Pacote imposto à Grécia para resolver crise da dívida pública tem poucas chances de dar certo; abandono do euro não pode ser descartado

Depois de frenética atividade nas últimas três semanas, concluiu-se finalmente o acordo que evita um calote imediato da Grécia. Longe de um desfecho para o drama, trata-se de um epílogo precário, com escassa chance de sucesso.

Além das hipóteses otimistas irreais que sustentam o programa -a começar da esperada estabilização do PIB em 2013-, a imposição de novas medidas de austeridade ameaça o já frágil equilíbrio político. Tampouco parece palatável, para a exaurida população que votará nas eleições legislativas previstas para abril, a inédita perda de soberania com o compromisso -inscrito na própria Constituição- de prioridade para o pagamento de juros da dívida pública.

O acordo imposto à Grécia se apoia sobre três esteios para reduzir sua dívida de 160% para 120% do PIB em 2020. O primeiro é o desconto de quase 75% no valor da dívida em mãos de credores privados (€ 100 bilhões de alívio). Em paralelo, haverá financiamento adicional de € 130 bilhões pela União Europeia, em troca de medidas drásticas de austeridade.

Os cortes nos dispêndios governamentais, por fim, têm como meta levar o resultado primário das contas públicas (saldo antes das despesas com juros) de um deficit de 2,4% do PIB em 2011 para um superavit permanente de 4,5% do PIB a partir de 2014.

Nada disso será fácil. O potencial para acidentes de percurso é enorme, a começar pelo risco de distúrbios civis cada vez mais violentos. O FMI estima que mesmo um crescimento negativo moderado já inviabilizaria o ajuste.

Muitos indagam abertamente se não seria mais conveniente para a Grécia dar o calote agora e abandonar o euro. A restauração da competitividade da economia poderia então ocorrer por meio da desvalorização da nova moeda, em lugar da compressão dos salários, para baratear os produtos e serviços gregos no mercado mundial.

Mas é inegável que as autoridades gregas ainda não estão dispostas a bancar essa aposta arriscada. A ruptura financeira é o temor principal. Uma saída da zona do euro causaria perda patrimonial maciça para todo o setor privado, incluindo as famílias, que teriam de converter ativos e passivos em moeda desconhecida.

Uma solução intermediária a ser considerada é a saída temporária da zona do euro, isto é, realizar um ajuste consentido que, de algum modo, evite o colapso financeiro geral e permita à Grécia retomar o crescimento com maior flexibilidade. Parece algo irrealista, mas há exemplos bem-sucedidos de mudança ordeira na denominação de contratos -um deles é a URV, que precedeu o Plano Real.

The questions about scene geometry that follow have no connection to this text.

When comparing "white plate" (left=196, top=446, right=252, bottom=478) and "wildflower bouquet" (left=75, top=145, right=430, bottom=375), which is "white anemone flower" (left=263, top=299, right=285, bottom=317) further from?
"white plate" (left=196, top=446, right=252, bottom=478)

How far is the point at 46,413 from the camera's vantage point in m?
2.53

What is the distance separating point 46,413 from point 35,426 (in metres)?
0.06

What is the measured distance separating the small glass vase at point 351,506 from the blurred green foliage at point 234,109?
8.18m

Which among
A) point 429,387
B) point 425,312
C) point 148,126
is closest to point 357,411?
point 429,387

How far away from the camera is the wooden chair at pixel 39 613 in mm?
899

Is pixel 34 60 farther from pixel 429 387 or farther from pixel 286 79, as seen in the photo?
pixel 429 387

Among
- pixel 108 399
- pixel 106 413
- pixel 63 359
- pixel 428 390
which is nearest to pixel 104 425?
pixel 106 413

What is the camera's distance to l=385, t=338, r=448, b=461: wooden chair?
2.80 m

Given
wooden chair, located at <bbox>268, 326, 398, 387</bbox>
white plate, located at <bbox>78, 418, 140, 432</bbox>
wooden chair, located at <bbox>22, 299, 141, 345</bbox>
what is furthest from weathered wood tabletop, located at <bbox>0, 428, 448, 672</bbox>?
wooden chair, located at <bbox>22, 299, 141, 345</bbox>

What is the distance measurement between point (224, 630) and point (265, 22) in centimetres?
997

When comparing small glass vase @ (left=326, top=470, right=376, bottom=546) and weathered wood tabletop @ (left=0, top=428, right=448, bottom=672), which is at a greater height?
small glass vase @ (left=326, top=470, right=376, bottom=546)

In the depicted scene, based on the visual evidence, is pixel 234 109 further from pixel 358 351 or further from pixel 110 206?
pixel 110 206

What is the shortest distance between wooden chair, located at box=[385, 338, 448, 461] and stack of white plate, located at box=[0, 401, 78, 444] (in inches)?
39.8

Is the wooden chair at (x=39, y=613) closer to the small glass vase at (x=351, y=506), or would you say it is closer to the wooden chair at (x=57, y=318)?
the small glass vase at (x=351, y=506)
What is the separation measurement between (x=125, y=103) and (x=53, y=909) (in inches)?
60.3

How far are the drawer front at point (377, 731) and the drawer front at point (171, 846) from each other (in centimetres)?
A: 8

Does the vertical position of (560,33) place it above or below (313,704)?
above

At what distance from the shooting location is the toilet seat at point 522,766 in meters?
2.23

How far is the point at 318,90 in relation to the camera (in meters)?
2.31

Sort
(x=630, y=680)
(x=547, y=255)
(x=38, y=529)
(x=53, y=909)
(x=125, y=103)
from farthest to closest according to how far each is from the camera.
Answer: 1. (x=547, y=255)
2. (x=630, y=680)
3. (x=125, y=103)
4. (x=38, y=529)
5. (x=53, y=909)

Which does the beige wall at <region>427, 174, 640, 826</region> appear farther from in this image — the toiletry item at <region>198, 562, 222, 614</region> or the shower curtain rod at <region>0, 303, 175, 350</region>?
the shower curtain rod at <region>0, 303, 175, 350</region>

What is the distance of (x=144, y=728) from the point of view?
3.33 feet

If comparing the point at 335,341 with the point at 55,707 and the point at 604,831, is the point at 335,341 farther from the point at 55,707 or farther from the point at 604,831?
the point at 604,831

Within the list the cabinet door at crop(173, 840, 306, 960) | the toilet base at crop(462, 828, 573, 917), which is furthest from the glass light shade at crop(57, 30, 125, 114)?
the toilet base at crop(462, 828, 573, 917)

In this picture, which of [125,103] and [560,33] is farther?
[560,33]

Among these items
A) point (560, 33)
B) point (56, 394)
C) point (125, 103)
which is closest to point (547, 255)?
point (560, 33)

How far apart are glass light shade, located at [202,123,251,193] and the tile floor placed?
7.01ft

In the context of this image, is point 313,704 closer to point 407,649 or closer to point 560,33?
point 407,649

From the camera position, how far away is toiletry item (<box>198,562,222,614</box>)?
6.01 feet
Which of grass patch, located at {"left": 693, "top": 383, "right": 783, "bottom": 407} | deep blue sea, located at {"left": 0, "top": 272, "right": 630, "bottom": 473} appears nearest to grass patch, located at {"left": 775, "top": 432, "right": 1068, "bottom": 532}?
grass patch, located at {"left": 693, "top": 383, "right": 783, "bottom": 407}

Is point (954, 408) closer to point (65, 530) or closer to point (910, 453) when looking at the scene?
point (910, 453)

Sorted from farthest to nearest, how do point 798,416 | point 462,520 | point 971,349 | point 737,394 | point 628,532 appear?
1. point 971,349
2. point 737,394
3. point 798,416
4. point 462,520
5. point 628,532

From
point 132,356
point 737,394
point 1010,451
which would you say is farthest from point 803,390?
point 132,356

Seja como for, exigir da Grécia mais dez anos de estagnação e empobrecimento, além de inviável politicamente, é socialmente cruel. Abandonar a zona do euro sem planejamento tampouco seria trivial. Estreita-se a olhos vistos o espaço para encontrar soluções alternativas, a tempo de evitar o desenlace trágico de uma convulsão social.